:: Angezeigter Auszug ::
80c im Spielbetrieb sind keinesfalls in Ordnung.
TCase laut Intel ist 72C,
Alles darüber könnte auf die Dauer Schäden verursachen.

Greetz CoXx


----------



## Garm (3. September 2011)

*AW: Q6600 im Idle auf 50°C mit Scythe Mugen 2 Rev. B*

könnte es iwas damit zu tun haben das ich den cpu lüfter an die ext. lüftersteuerung angeschlossen hab?


----------



## Gast XXXX (3. September 2011)

*AW: Q6600 im Idle auf 50°C mit Scythe Mugen 2 Rev. B*



CoXxOnE schrieb:


> 80c im Spielbetrieb sind keinesfalls in Ordnung.
> TCase laut Intel ist 72C



Bevor du die Tcase von 72°C erreichst, ist die Tcore schon weit über 80°C!


----------



## ASD_588 (3. September 2011)

*AW: Q6600 im Idle auf 50°C mit Scythe Mugen 2 Rev. B*



> könnte es iwas damit zu tun haben das ich den cpu lüfter an die ext. lüftersteuerung angeschlossen hab?


 dan dreh doch mal den lüfter auf.


----------



## Shizophrenic (3. September 2011)

ConNerVos schrieb:
			
		

> Bevor du die Tcase von 72°C erreichst, ist die Tcore schon weit über 80°C!



Das weiß ich doch, bin doch noch blöd (nich immer zumindest xD)

Dachte er redet von Tcase Temps, nich coretemps.


----------



## Garm (3. September 2011)

:: Selbst ausprobieren ::
Setze den Forenauszug über die Q6600-Temperaturen fort, und zwar im Anschluss an seine letzte Zeile. Das anschließende Material steht für sich und gehört nicht zum Forenauszug über die Q6600-Temperaturen.

:: Rohdaten ::

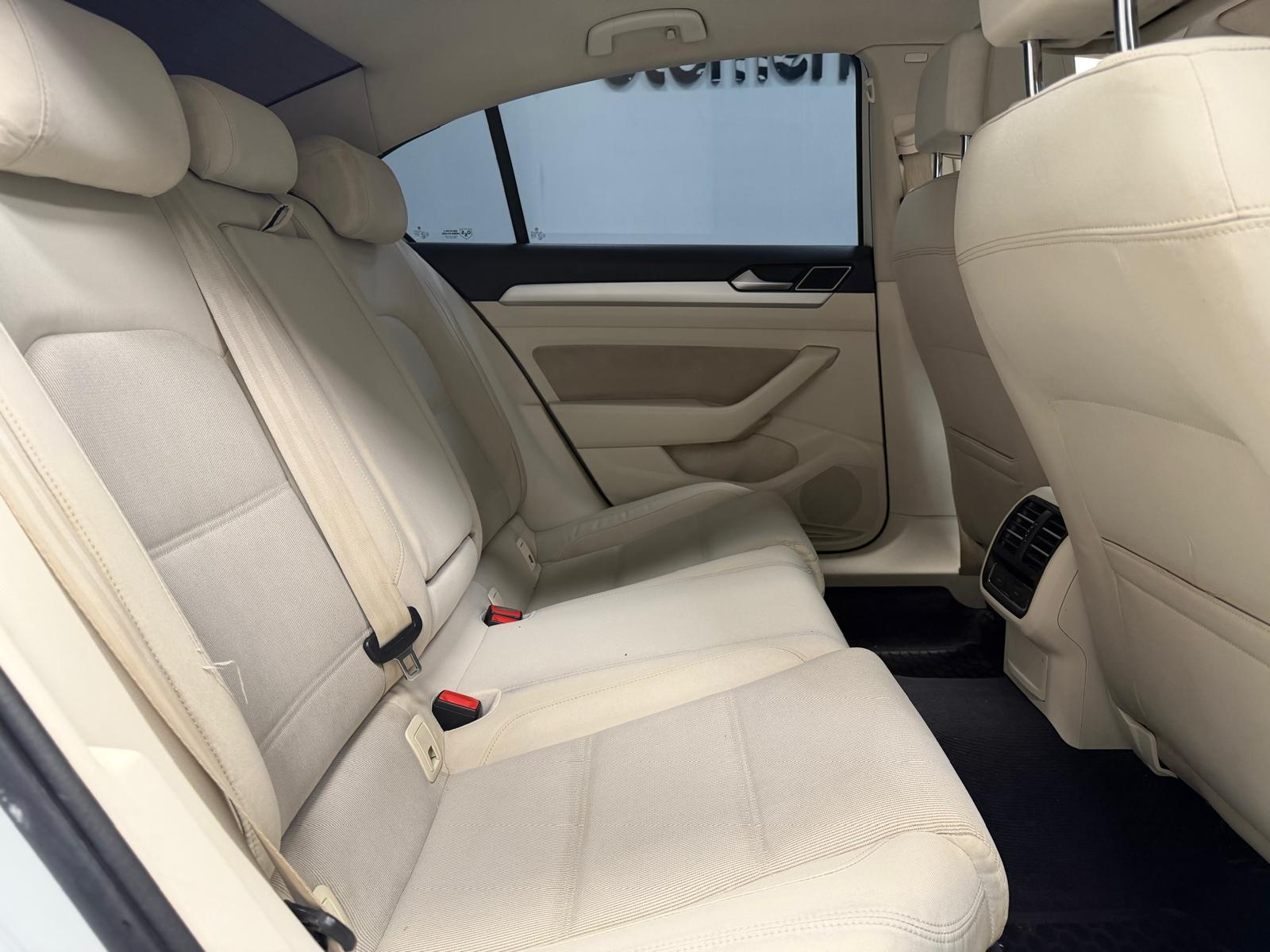VOLKSWAGEN PASSAT 22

:: Ergebnis der Aufgabe ::
*AW: Q6600 im Idle auf 50°C mit Scythe Mugen 2 Rev. B*

vlt liegts daran das die hdds genau hinter dem frontlüfter sind, wenn der einsaugt dann bläst der ja nur heiße luft ins case. fragt sich nur wie man das ändern kann ich hab sonst keinen lüfterplatz mehr frei außer beim seitenteil aber da is schon einer drin


----------



## Garm (5. September 2011)

*AW: Q6600 im Idle auf 50°C mit Scythe Mugen 2 Rev. B*

würde da vlt ein case wechsel helfen mit mehr lüftern drin?


----------



## Trawar (12. September 2011)

*AW: Q6600 im Idle auf 50°C mit Scythe Mugen 2 Rev. B*

Hallo,

ich hab auch den Q6600 mit dem Mugen 1.
Bei mir läuft die CPU auf 2,7GHz auf Automatischen Spannungseinstellungen im Idle auf ca. 38C° wenn ich den mal ein wenig mit Prime95 einheize geht der auf 68C°.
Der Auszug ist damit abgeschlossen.